Petunjuk Pengerjaan: Tolong tuliskan semua singkatan yang muncul dalam teks tentang pendidikan sebagai investasi jangka panjang.

---- Teks Bacaan

Pendidikan Sebagai Investasi Jangka Panjang
Tanggal : 31-03-2011 23:14, dibaca 14 kali.
Profesor
Toshiko Kinosita mengemukakan bahwa sumber daya manusia Indonesia masih
sangat lemah untuk mendukung perkembangan industri dan ekonomi.
Penyebabnya karena pemerintah selama ini tidak pernah menempatkan
pendidikan sebagai prioritas terpenting. Tidak ditempatkannya pendidikan
sebagai prioritas terpenting karena masyarakat Indonesia, mulai dari
yang awam hingga politisi dan pejabat pemerintah, hanya berorientasi
mengejar uang untuk memperkaya diri sendiri dan tidak pernah berfikir
panjang (Kompas, 24 Mei 2002).
Pendapat
Guru Besar Universitas Waseda Jepang tersebut sangat menarik untuk
dikaji mengingat saat ini pemerintah Indonesia mulai melirik pendidikan
sebagai investasi jangka panjang, setelah selama ini pendidikan
terabaikan. Salah satu indikatornya adalah telah disetujuinya oleh MPR
untuk memprioritaskan anggaran pendidikan minimal 20 % dari APBN atau
APBD. Langkah ini merupakan awal kesadaran pentingnya pendidikan sebagai
investasi jangka pangjang. Sedikitnya terdapat tiga alasan untuk
memprioritaskan pendidikan sebagai investasi jangka panjang.
Pertama,
pendidikan adalah alat untuk perkembangan ekonomi dan bukan sekedar
pertumbuhan ekonomi. Pada praksis manajemen pendidikan modern, salah
satu dari lima fungsi pendidikan adalah fungsi teknis-ekonomis baik pada
tataran individual hingga tataran global. Fungsi teknis-ekonomis
merujuk pada kontribusi pendidikan untuk perkembangan ekonomi. Misalnya
pendidikan dapat membantu siswa untuk mendapatkan pengetahuan dan
keterampilan yang diperlukan untuk hidup dan berkompetisi dalam ekonomi
yang kompetitif.

--------
---- Baris Data

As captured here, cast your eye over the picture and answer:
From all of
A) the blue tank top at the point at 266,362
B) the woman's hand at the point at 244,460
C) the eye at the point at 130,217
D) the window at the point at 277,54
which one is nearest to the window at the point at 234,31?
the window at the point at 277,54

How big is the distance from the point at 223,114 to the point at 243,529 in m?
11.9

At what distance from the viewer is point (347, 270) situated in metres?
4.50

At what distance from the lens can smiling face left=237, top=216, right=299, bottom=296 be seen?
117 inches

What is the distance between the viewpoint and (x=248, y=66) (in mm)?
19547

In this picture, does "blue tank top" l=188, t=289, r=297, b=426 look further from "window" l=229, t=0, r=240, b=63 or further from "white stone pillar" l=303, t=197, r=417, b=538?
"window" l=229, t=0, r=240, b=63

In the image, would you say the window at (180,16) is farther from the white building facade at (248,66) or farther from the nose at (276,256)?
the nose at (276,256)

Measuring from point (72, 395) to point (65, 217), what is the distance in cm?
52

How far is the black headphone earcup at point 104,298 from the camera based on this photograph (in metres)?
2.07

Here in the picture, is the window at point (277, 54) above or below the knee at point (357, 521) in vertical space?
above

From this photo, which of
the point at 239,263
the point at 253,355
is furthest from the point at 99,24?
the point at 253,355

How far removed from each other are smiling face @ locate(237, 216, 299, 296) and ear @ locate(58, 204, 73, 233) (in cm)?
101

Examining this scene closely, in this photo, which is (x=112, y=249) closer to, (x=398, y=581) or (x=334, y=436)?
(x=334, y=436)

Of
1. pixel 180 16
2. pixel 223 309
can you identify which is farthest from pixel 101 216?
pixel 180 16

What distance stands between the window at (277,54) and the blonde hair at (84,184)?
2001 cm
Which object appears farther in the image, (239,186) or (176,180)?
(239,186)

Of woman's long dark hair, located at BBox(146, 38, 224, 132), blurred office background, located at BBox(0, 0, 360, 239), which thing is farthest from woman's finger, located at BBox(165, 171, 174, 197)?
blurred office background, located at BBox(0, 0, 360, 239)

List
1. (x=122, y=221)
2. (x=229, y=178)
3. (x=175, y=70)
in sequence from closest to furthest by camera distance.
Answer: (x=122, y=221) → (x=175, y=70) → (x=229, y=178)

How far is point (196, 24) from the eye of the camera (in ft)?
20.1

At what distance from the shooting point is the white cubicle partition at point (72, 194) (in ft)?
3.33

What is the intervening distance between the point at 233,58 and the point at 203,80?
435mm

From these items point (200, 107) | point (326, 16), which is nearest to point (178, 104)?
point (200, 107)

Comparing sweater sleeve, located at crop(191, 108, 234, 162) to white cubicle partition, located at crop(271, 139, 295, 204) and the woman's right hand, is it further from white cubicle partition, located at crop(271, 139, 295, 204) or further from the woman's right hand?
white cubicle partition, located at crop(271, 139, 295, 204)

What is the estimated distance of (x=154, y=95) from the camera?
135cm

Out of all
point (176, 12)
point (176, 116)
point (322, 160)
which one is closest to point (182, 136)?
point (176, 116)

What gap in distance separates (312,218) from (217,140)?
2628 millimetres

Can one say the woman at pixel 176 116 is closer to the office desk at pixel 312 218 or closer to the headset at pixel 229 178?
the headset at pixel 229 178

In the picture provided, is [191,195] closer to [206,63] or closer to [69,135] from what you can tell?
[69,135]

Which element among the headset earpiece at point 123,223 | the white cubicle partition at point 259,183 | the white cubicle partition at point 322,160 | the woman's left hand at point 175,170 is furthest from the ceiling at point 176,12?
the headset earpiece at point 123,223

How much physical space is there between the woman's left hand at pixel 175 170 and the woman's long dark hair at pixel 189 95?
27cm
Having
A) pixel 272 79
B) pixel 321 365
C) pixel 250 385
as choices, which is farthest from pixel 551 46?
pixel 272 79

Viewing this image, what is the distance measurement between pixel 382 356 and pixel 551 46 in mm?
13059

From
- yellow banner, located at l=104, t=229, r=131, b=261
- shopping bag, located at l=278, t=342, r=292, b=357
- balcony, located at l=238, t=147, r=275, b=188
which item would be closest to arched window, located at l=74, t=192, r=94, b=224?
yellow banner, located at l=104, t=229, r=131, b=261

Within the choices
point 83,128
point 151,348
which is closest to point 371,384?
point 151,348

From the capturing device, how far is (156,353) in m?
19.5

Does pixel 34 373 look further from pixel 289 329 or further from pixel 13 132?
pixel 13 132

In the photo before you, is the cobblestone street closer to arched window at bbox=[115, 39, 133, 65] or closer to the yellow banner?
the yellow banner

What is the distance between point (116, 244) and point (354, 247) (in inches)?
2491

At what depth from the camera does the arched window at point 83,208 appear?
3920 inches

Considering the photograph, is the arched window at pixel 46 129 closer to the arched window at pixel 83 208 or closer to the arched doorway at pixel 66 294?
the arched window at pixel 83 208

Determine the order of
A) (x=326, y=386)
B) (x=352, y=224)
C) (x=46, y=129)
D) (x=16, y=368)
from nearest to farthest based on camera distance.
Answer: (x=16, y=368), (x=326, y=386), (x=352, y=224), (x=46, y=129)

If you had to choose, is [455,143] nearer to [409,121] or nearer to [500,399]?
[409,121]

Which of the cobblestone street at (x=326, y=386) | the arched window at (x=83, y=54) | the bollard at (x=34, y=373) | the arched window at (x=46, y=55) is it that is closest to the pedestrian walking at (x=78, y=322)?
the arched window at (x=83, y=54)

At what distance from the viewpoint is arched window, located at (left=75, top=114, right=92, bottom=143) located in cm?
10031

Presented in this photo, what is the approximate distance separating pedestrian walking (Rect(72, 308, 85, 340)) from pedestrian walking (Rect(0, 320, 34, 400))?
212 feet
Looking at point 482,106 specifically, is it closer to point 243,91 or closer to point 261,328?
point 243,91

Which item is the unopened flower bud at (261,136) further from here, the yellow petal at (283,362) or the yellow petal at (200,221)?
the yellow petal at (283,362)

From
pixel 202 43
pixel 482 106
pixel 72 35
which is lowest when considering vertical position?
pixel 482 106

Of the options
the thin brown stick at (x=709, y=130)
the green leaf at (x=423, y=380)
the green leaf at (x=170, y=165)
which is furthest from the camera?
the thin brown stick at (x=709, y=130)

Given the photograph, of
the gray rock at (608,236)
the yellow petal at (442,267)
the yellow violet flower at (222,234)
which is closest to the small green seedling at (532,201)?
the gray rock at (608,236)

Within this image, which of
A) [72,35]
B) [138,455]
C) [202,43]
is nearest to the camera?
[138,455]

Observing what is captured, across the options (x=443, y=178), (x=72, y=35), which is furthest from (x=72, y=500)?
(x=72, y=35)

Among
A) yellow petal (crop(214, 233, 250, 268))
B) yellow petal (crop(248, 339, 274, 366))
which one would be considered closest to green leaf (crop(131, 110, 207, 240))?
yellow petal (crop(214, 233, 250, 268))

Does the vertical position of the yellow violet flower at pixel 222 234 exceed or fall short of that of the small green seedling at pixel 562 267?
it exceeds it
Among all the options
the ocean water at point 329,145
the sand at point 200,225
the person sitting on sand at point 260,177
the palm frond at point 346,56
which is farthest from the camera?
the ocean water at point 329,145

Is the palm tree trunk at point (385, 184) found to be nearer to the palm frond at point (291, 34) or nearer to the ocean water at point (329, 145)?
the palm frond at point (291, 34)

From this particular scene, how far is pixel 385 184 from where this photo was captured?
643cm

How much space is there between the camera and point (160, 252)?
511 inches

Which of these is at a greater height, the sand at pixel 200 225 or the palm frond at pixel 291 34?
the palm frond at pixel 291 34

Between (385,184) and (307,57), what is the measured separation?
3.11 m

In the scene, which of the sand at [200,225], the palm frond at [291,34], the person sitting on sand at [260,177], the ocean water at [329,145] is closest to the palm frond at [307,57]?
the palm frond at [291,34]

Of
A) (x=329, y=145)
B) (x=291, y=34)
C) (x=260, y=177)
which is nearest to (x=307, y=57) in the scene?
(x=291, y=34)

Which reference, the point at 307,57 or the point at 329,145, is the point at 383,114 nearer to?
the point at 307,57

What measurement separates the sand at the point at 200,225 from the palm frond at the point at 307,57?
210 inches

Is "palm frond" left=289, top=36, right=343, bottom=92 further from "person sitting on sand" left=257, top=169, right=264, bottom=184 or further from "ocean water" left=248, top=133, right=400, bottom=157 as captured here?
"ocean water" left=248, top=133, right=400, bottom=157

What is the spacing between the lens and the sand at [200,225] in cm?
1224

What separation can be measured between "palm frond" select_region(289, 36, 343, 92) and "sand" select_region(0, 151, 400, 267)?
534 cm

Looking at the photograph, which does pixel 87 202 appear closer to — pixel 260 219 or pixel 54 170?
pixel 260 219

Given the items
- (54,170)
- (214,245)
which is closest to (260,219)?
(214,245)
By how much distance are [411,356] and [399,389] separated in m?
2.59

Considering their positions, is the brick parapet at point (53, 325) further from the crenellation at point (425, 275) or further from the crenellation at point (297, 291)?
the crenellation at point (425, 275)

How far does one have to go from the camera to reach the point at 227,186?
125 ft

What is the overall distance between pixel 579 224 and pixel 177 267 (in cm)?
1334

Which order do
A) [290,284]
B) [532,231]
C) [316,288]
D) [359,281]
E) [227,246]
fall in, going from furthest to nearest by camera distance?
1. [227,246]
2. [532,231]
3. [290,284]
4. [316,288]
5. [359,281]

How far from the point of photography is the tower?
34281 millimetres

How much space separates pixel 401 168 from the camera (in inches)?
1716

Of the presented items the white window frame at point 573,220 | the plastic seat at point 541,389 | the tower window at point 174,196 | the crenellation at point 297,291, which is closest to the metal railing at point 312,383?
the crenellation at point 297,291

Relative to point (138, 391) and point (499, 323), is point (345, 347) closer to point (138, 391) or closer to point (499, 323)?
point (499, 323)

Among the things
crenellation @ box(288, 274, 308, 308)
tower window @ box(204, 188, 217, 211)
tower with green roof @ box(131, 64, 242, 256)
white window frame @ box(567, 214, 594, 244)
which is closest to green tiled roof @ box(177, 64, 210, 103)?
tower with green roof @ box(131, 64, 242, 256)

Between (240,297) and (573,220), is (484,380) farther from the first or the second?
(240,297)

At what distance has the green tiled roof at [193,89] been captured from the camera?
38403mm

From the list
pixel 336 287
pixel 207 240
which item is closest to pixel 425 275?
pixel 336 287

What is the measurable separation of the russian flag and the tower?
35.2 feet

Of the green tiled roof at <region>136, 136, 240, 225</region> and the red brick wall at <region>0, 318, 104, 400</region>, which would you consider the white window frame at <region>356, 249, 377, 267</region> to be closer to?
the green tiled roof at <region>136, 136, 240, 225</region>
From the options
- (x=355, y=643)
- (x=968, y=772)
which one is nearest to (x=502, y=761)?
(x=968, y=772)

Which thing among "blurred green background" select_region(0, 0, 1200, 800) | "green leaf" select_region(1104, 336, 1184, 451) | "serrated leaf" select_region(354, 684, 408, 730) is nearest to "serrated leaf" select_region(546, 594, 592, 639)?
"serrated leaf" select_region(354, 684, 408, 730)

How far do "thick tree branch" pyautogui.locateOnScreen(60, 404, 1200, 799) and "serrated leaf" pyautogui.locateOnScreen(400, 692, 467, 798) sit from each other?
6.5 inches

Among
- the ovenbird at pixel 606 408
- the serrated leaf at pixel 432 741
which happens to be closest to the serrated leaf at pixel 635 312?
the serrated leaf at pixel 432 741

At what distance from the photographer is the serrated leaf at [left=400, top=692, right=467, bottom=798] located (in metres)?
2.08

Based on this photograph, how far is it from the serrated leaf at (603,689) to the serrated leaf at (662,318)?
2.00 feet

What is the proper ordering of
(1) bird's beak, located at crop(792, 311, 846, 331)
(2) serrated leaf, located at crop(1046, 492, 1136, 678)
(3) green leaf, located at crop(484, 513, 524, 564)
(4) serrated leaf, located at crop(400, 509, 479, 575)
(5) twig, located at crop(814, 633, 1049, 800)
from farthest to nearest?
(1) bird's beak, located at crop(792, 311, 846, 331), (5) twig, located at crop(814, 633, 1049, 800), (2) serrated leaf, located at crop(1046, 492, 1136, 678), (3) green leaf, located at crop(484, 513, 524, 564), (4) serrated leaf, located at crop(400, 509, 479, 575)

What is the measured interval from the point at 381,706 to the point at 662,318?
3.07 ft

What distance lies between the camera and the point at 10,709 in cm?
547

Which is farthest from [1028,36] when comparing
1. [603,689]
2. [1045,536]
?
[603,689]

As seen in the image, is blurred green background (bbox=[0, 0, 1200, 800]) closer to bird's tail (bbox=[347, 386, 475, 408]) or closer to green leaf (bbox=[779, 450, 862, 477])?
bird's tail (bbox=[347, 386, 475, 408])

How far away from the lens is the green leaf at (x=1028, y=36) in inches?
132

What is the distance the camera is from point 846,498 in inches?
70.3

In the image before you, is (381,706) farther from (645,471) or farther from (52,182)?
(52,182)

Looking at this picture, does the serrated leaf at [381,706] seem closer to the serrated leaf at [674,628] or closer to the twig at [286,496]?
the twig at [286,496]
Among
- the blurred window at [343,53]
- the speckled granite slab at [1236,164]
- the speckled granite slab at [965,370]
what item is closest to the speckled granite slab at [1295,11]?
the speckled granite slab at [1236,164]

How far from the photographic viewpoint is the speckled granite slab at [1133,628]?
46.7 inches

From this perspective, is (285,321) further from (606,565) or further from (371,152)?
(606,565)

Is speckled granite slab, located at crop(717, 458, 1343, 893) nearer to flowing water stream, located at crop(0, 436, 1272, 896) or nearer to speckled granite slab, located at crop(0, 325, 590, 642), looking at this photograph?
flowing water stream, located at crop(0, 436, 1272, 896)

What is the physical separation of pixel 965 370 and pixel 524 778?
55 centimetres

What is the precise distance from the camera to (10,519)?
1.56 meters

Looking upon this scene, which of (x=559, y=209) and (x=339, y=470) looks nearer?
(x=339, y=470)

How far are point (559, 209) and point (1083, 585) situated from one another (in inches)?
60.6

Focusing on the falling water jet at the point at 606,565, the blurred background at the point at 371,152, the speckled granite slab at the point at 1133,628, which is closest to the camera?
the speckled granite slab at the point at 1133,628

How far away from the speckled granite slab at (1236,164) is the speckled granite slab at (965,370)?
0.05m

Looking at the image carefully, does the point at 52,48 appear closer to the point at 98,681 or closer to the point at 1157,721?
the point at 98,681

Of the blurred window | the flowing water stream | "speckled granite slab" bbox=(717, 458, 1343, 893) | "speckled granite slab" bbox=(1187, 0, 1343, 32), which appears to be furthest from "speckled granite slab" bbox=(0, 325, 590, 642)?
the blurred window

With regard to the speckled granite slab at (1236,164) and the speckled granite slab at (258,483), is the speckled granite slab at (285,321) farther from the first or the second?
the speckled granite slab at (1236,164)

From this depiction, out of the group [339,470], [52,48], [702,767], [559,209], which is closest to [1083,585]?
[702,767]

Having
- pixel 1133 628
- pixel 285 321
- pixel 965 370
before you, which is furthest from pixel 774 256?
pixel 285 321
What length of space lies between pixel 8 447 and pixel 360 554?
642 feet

--------

Jawaban Latihan: MPR, APBN, APBD